The BPM meet up was last night and the topic was about Animation, information about the event is here.
The panellists consisted of Ron Friedman (panelist, Tencent Boston), John Lindemuth (panelist, Turbine Inc.), Andy Welihozkiy (panelist, Rockstar New England).
I'm only going to summarise what they covered, which included what they looked for in a animation reel, how best to present your work and what to look out for in doing good work.
The reel, they all agreed that the time should be around 1 min to 1:30 in length, starting out with your best piece but also ending with something strong and memorable, but you should also include your name and contact details at the start and end of the reel for convenience.
One tip they suggested for people who don't have a lot of samples in their reel is to break down the animation into segments, show off a particular part of a animation, break to another area and show that and then showing the whole sequence as a whole.
Using sound got a split response, couple of them would watch without sound just to get a sense of weight and style of animation, while one panellist liked seeing how you timed and edited your animation to the music/dialogue to see if you understood how your animation might be used. They all agreed to stay away from "funky" music though and if you don't have a reel that is well timed to the music to not have any.
Weight is a big part of animation, so they liked to see a whole character, don't zoom that character in on a particular motion, such as a hand shake, they want to see how the character stands and leans around as a whole, not just the particular motion of the hand shake, even if you add some silly jitters and coughs or what have you to bring the sequence to life.

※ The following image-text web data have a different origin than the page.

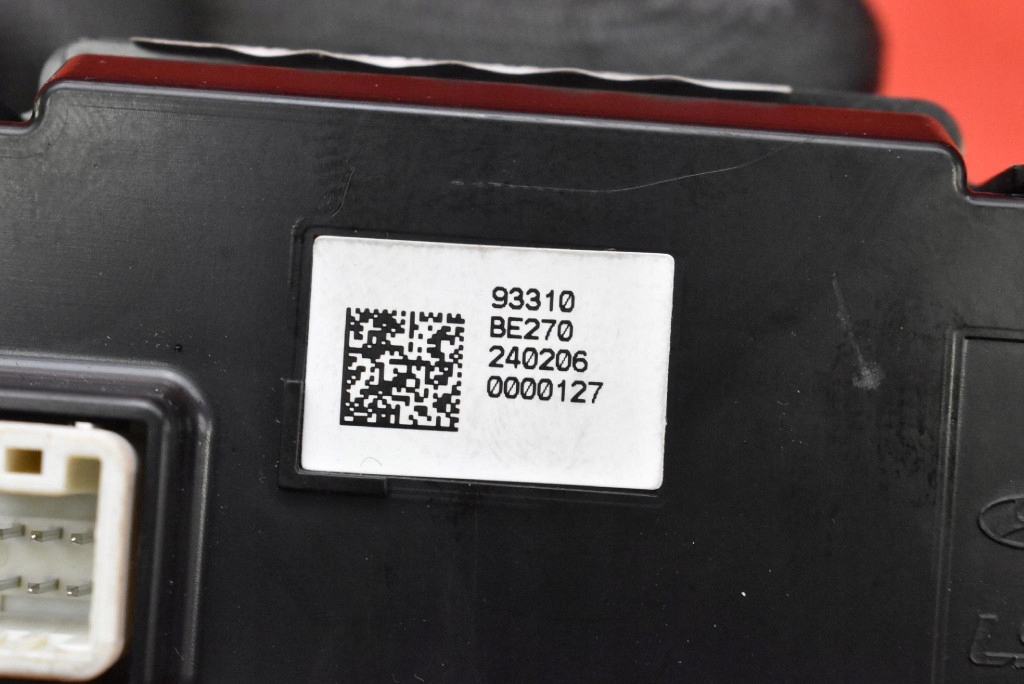 фото №9, Панель многофункциональный переключатель trybu движение 93310be270 hyundai kona ii 22-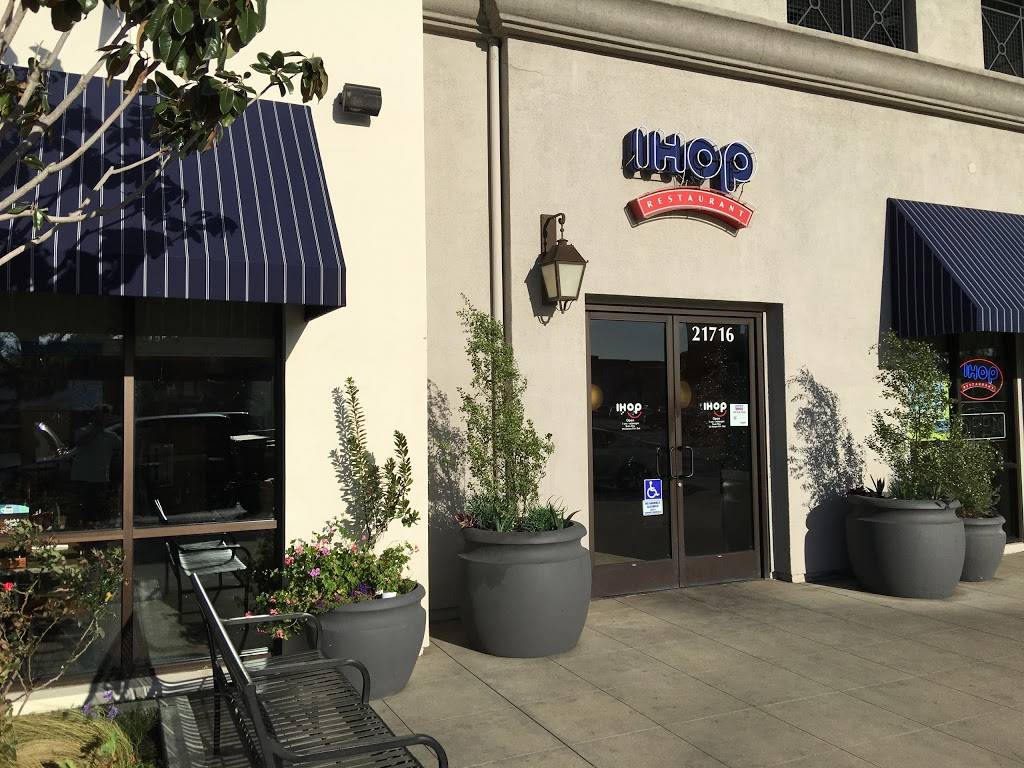 IHOP | restaurant | 21716 S Avalon Blvd, Carson, CA 90745, USA | 3108305872 OR +1 310-830-5872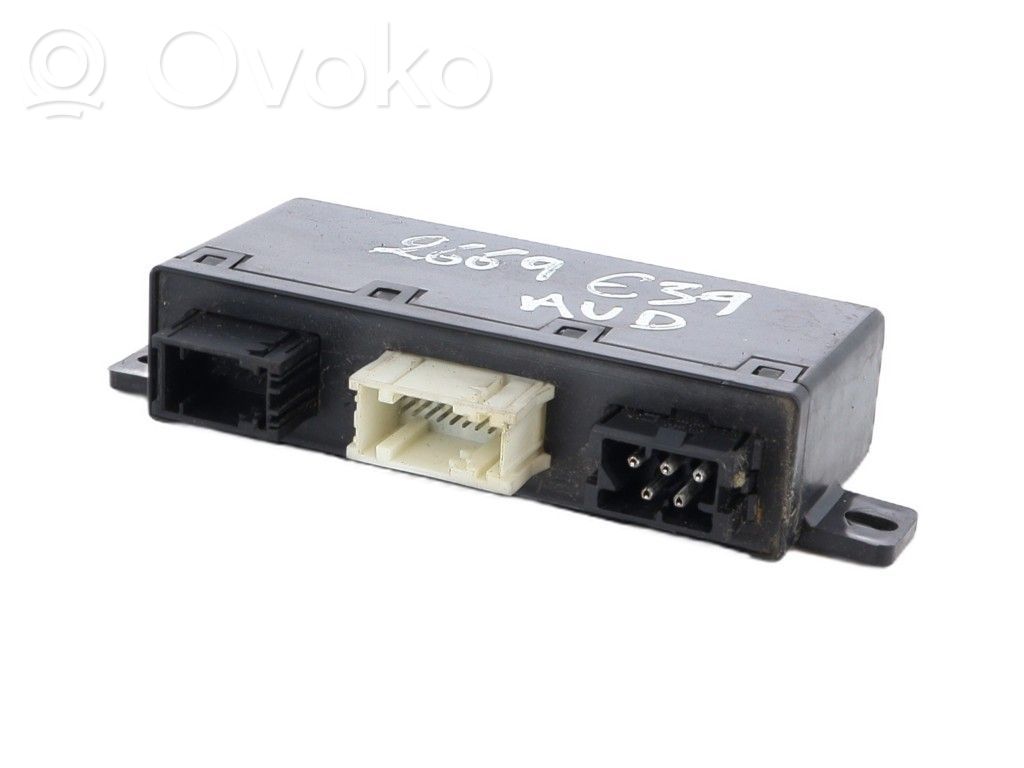 BMW 5 E39 Unidad de control/módulo del motor 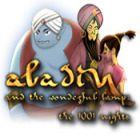 Aladin and the Wonderful Lamp: The 1001 Nights igra 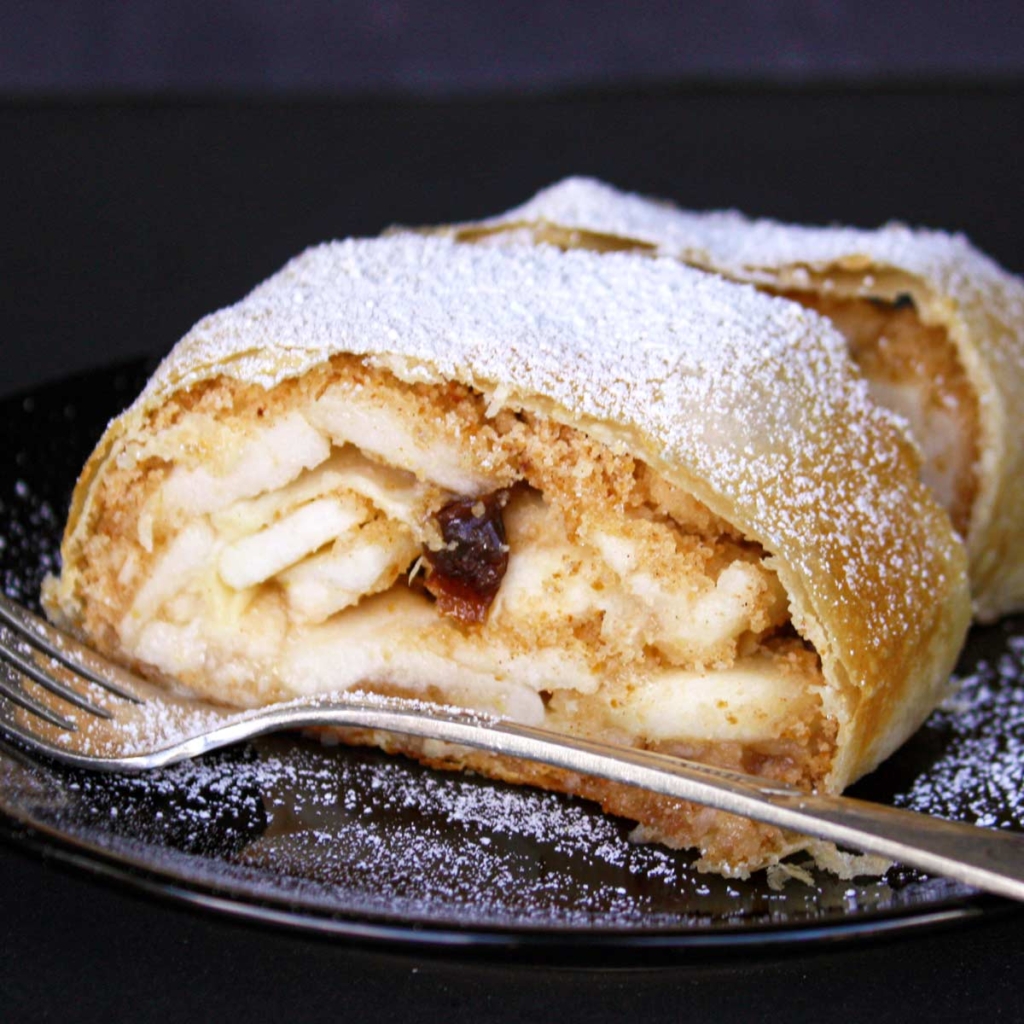 Original Wiener Apfelstrudel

More about weight, they often could tell if someone acted out their animation or used reference video because it added a more natural rhythm to the animation which is what they want to see, you using the best resources out there to make the best animation, so don't be afraid to look in a mirror and be goofy acting out the sequences, don't be afraid to use your webcam to record your motions. All good studios should have some sort of set up or space to do this.
Don't be afraid to include the bouncing ball in your reel if you can show good weight and life to the ball bouncing, they want to see you understand how things move, not necessarily have the most sexy looking models, but it is how you used them that impress and they appreciate seeing the basics. They want to see these basics because it shows you understand how a walk cycle works, how a ball moves around. If you understand that and also show a good little sequence you'll be in a good position because a cool sequence doesn't show that you understand all the fundamentals, just that you had a lot of time to tweak a certain animation, plus it gives you more content to show.